During my week of curation (February 9th-16th), I was fortunate to engage the community around @WeTheHumanities in a broad ranging conversation about science communication. We talked about human brain imaging, the depiction of science in comic books, my experience as a scientist working in a library, and talking science with non-expert audiences. Near the end of the week, I inquired about the community’s knowledge of what scientists spend their days doing. At the time, I had an inkling of doing a podcast about the secret lives of scientists- who they are and what they spend their days doing. In the months since, this idea has germinated into Bold Signals, a podcast where I talk to anyone who produces, consumes, or applies science.
Bold Signals reflects my interest in exploring the human side of science. When I interview scientists for the podcast, my only rule is that we don’t delve too deeply into research-related technical minutiae. Instead of discussing the results of scientific studies, we discuss the lived experience of working in science. In the episodes I’ve recorded so far, I’ve talked to scientists about topics including teacher training (or the lack thereof) in higher education, the changing perceptions of science, dealing with the anxieties of lab work, and leaving the lab to pursue other ventures. In future episodes, I hope to talk not just to students, postdocs, and professors, but also to lab administrators, research assistants, staff scientists, and people involved in science publishing- all with the hope of demystifying the structure and process of science.

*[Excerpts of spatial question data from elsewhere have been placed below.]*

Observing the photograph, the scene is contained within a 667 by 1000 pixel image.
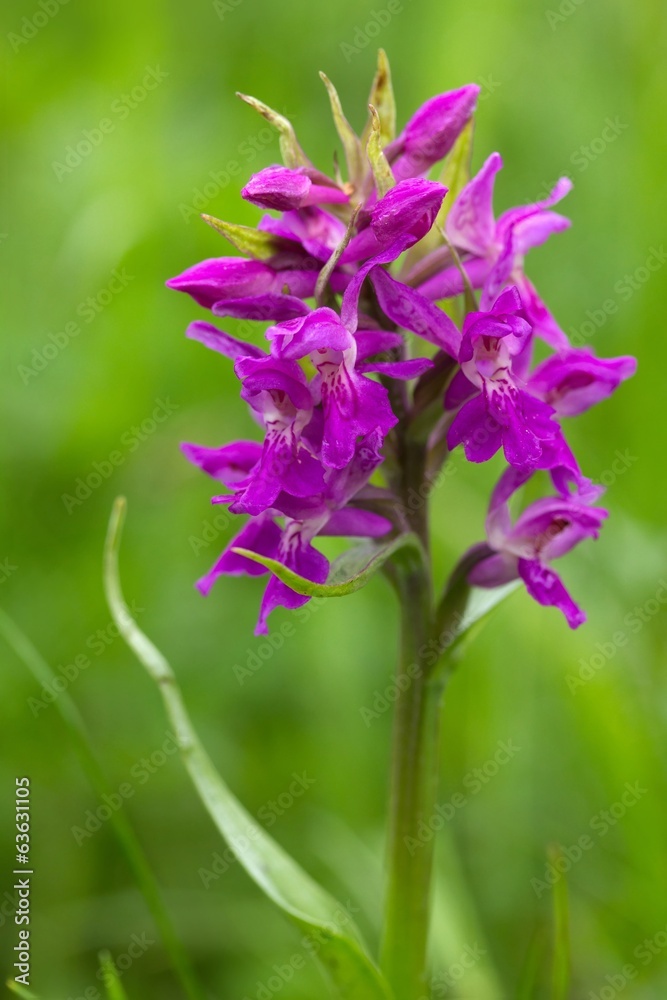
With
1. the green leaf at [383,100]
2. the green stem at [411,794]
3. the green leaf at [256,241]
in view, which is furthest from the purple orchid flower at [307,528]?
the green leaf at [383,100]

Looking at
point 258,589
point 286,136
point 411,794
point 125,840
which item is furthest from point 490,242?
point 258,589

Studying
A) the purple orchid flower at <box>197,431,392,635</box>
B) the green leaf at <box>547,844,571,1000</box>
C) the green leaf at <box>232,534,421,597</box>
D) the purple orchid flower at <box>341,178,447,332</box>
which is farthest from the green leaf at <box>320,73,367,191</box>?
the green leaf at <box>547,844,571,1000</box>

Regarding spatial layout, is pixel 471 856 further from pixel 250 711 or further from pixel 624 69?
pixel 624 69

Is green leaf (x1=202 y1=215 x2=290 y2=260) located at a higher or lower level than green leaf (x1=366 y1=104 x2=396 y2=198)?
lower

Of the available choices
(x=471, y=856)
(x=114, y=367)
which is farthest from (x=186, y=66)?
(x=471, y=856)

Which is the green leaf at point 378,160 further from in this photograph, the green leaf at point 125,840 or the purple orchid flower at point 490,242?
the green leaf at point 125,840

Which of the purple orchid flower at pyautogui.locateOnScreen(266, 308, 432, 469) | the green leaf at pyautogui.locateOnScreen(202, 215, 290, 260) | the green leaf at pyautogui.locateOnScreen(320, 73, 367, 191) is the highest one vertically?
the green leaf at pyautogui.locateOnScreen(320, 73, 367, 191)

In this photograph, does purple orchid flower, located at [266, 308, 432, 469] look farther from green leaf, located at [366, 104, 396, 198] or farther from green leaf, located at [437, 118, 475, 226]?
green leaf, located at [437, 118, 475, 226]
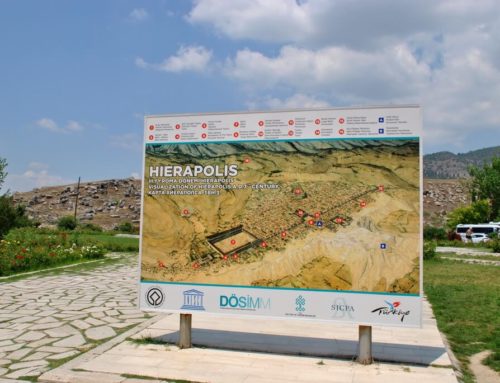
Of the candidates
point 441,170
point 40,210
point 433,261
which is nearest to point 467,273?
point 433,261

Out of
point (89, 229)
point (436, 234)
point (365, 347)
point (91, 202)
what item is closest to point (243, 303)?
point (365, 347)

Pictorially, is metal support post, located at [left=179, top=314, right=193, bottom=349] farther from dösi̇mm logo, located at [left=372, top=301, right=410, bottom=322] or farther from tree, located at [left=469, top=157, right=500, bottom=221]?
tree, located at [left=469, top=157, right=500, bottom=221]

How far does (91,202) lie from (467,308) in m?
62.8

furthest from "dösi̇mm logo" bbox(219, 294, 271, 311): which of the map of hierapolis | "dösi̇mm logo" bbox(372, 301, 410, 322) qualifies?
"dösi̇mm logo" bbox(372, 301, 410, 322)

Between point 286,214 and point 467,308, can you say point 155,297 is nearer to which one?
point 286,214

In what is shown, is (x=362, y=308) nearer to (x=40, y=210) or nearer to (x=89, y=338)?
(x=89, y=338)

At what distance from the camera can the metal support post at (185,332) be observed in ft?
21.4

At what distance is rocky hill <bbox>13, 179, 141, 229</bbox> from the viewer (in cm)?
5975

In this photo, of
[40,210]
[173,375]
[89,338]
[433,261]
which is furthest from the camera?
[40,210]

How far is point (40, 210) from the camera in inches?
2491

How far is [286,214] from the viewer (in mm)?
6059

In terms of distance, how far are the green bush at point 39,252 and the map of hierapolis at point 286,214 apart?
9307mm

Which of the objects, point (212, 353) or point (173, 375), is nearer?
point (173, 375)

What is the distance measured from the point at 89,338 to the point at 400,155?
501cm
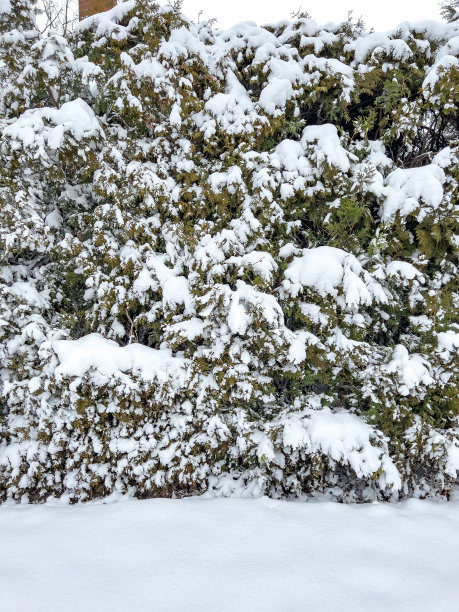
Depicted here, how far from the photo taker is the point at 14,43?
12.1 ft

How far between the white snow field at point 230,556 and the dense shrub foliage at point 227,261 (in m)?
0.32

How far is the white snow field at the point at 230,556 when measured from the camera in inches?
66.8

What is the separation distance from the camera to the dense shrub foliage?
277 cm

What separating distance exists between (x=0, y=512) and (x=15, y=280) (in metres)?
1.92

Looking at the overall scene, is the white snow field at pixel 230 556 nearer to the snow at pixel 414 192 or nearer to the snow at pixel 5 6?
the snow at pixel 414 192

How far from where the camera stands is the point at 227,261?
9.98 feet

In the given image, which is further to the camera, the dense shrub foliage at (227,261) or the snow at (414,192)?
the snow at (414,192)

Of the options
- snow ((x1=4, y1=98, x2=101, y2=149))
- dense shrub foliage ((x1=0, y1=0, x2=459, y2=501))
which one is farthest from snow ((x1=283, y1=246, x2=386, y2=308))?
snow ((x1=4, y1=98, x2=101, y2=149))

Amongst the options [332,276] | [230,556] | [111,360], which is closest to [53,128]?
[111,360]

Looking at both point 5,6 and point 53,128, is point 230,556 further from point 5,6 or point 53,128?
point 5,6

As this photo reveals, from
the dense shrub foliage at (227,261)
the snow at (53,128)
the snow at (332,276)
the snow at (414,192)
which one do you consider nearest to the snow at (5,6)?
the dense shrub foliage at (227,261)

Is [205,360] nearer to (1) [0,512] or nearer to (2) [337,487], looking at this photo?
(2) [337,487]

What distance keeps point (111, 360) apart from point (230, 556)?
157 cm

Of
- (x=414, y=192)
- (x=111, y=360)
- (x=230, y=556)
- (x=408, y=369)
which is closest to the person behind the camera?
(x=230, y=556)
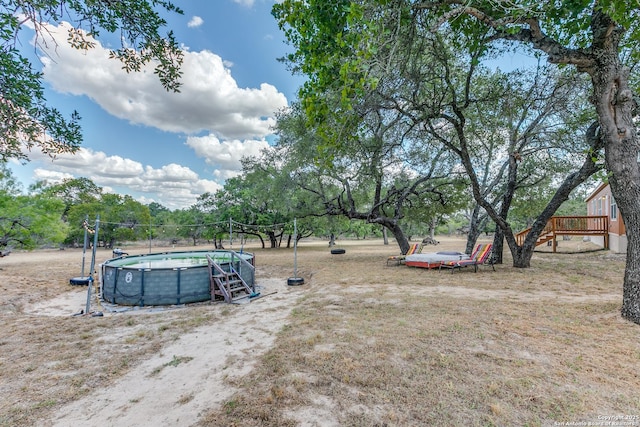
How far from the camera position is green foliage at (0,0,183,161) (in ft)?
8.90

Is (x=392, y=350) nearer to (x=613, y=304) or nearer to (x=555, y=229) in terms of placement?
(x=613, y=304)

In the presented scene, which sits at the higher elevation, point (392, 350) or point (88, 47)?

In its current form, Bold Signals is intended not just to introduce non-scientists to the human side of science but, more generally, to help bridge the gap between between the two groups. The stereotypical image of scientists as lone geniuses toiling away with unkempt hair and wrinkled lab coats is, at least in my experience, often counterbalanced by an equally stereotypical notion that non-scientists harbor ambivalent, ignorant, or outright hostile feelings towards science. Both of these stereotypes are, of course, ridiculous. And in an effort to chip away at the latter, I’ve decided that Bold Signals will also include interviews with people with little to no science training or lab experience, just a significant interest in science. In these episodes, I hope to discuss topics including the the role of science in everyday life, the perception of science in popular culture, and how non-scientists perceive structure and process of science.
From students, teachers, and professors of science, to technicians, administrators, and research assistants, to science researchers, communicators, and educators, to people who produce, consume, or apply science outside the laboratory- Bold Signals features interviews with the people involved in this wonderful, messy, awe-inspiring thing we call science.